You're ready to start your task.

Once you create your DataSync source and destination locations, you can create your task.

  1. In your AWS CLI settings, make sure that you're using one of the AWS Regions where you plan to transfer data.

  2. Copy the following create-task command:

    aws datasync create-task \ --source-location-arn "arn:aws:datasync:us-east-1:account-id:location/location-id" \ --destination-location-arn "arn:aws:datasync:us-east-1:account-id:location/location-id" \ --name "task-name"
  3. For --source-location-arn, specify the Amazon Resource Name (ARN) of your source location.

  4. For --destination-location-arn, specify the ARN of your destination location.

    If you're transferring across AWS Regions or accounts, make sure that the ARN includes the other Region or account ID.

  5. (Recommended) For --name, specify a name for your task that you can remember.

  6. Specify other task options as needed. You might be interested in some of the following options:

    For more options, see create-task. Here's an example create-task command that specifies several options:

    aws datasync create-task \ --source-location-arn "arn:aws:datasync:us-east-1:account-id:location/location-id" \ --destination-location-arn "arn:aws:datasync:us-east-1:account-id:location/location-id" \ --cloud-watch-log-group-arn "arn:aws:logs:region:account-id" \ --name "task-name" \ --options VerifyMode=NONE,OverwriteMode=NEVER,Atime=BEST_EFFORT,Mtime=PRESERVE,Uid=INT_VALUE,Gid=INT_VALUE,PreserveDevices=PRESERVE,PosixPermissions=PRESERVE,PreserveDeletedFiles=PRESERVE,TaskQueueing=ENABLED,LogLevel=TRANSFER
  7. Run the create-task command.

    If the command is successful, you get a response that shows you the ARN of the task that you created. For example:

    { "TaskArn": "arn:aws:datasync:us-east-1:111222333444:task/task-08de6e6697796f026" }

You're ready to start your task.

Task statuses

When you create a DataSync task, you can check its status to see if it's ready to run.

Console status API status Description
Available

AVAILABLE

The task is ready to start transferring data.

Running

RUNNING

A task execution is in progress. For more information, see Task execution statuses.

Unavailable

UNAVAILABLE

A DataSync agent used by the task is offline. For more information, see What do I do if my agent is offline?

Queued

QUEUED

Another task execution that uses the same DataSync agent is in progress. For more information, see Knowing when your task is queued.

Creating multiple tasks for transferring large datasets

If you're transferring a large dataset, which might include millions of files or objects, we recommend creating multiple tasks that you can run in parallel. Spreading the workload across multiple tasks (and possibly agents, depending on your locations) helps reduce the time it takes DataSync to prepare and transfer your data.

Consider the following ways that you can spread out a large transfer across several DataSync tasks:

  • Create tasks that read different mount paths, prefixes, or folders in your source storage.

  • Create tasks that scan subsets of files, objects, and folders in your source storage by using a manifest or filters.

Be mindful that this approach can increase the I/O operations on your storage and affect your network bandwidth.
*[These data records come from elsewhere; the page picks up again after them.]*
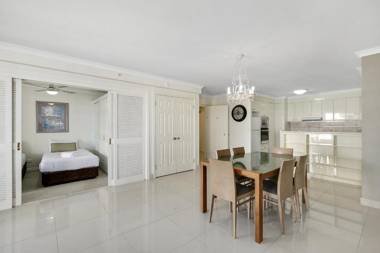 Moroccan Resort - HR Surfers Paradise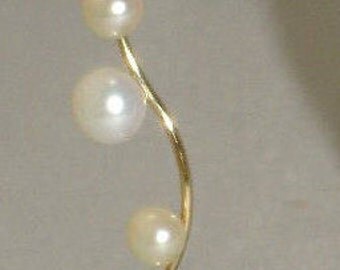 14KT Gold and Freshwater Pearl Earrings
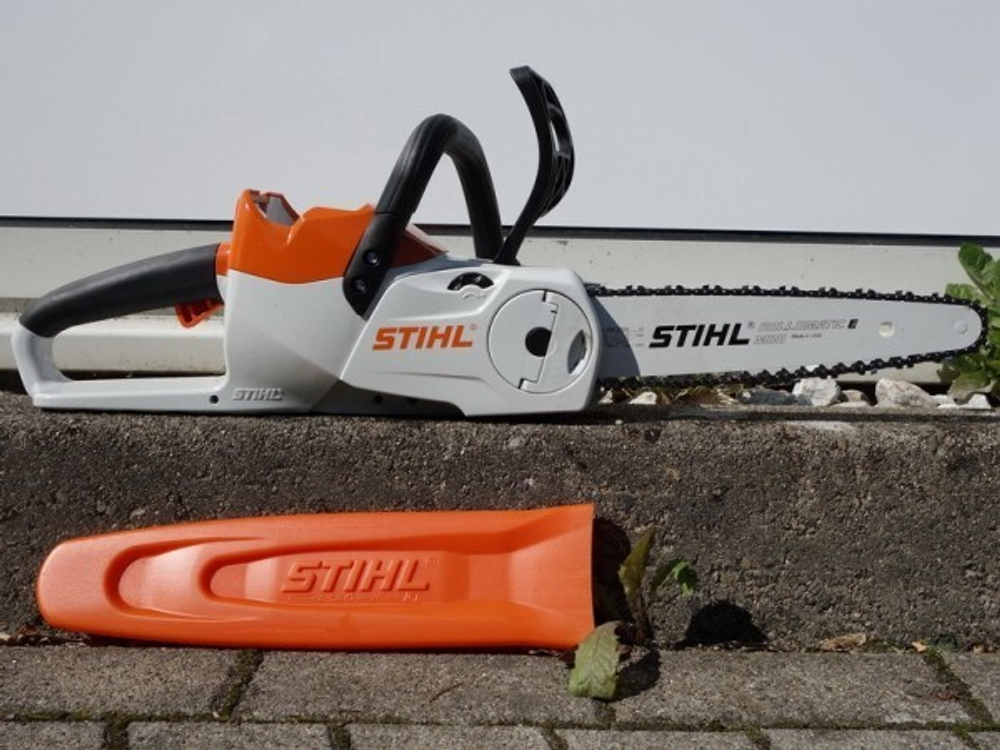 Аккумуляторная мотопила Stihl MSA 140 C-BQ шина 30 см SET (AK30, AL101)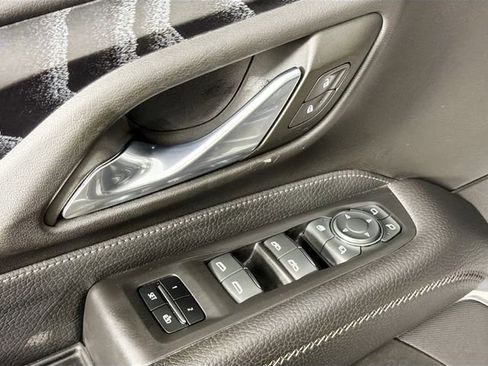 Used 2023 GMC Yukon XL Denali w/ Denali Reserve Package image 18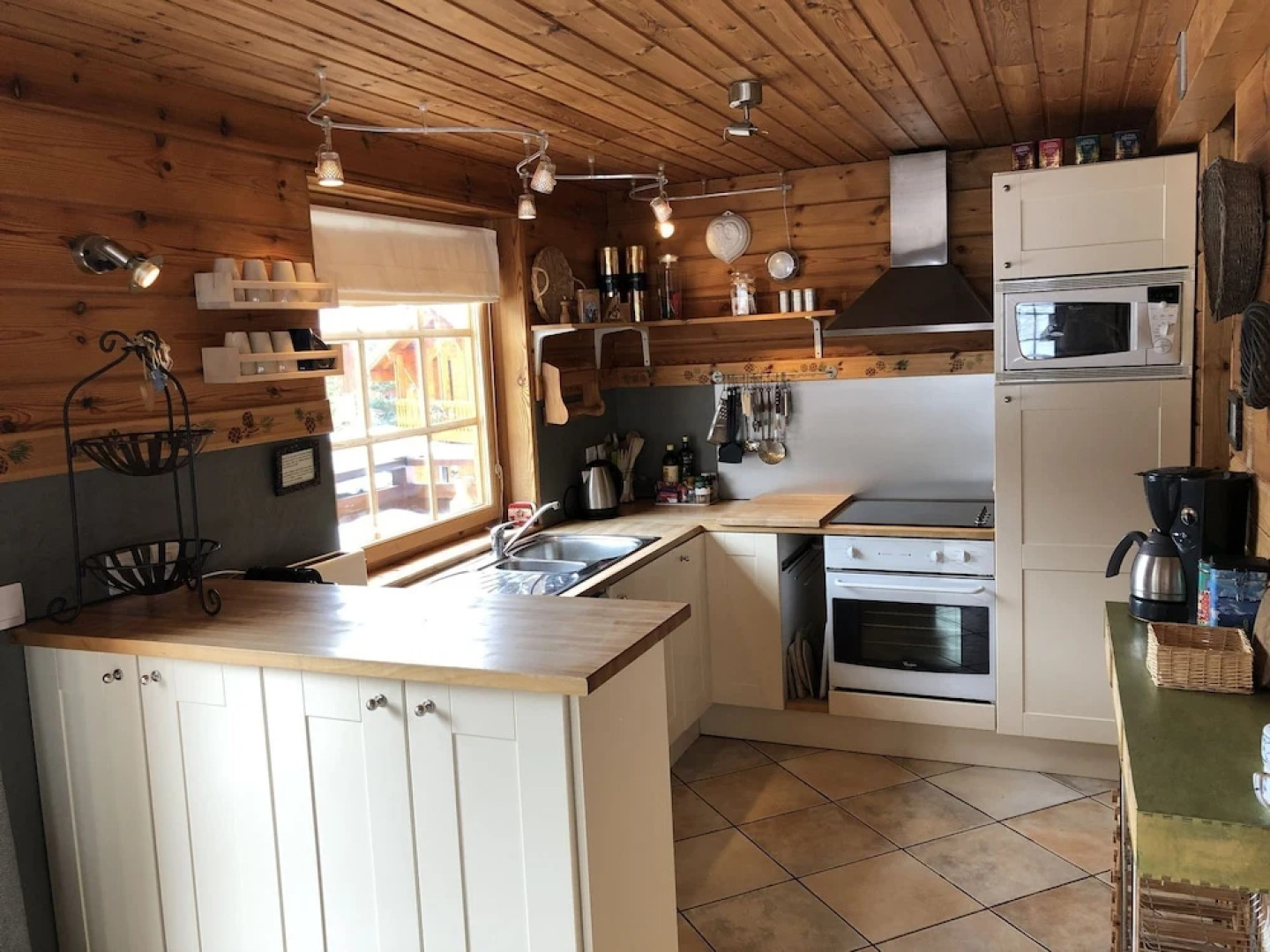 Quaint Holiday Home in Valfrejus with Garden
For more information, see the blog on How to accelerate your data transfers with DataSync scale out architectures.

Creating multiple tasks for segmenting transferred data

If you're transferring different sets of data to the same destination, you can create multiple tasks to help segment the data that you transfer.

For example, if you're transferring to the same S3 bucket named MyBucket, you can create different prefixes in the bucket that correspond to each task. This approach prevents file name conflicts the datasets and allows you to set different permissions for each prefix. Here's how you might set this up:

  1. Create three prefixes in the destination MyBucket named task1, task2, and task3:

    • s3://MyBucket/task1

    • s3://MyBucket/task2

    • s3://MyBucket/task3

  2. Create three DataSync tasks named task1, task2, and task3 that transfer to the corresponding prefix in MyBucket.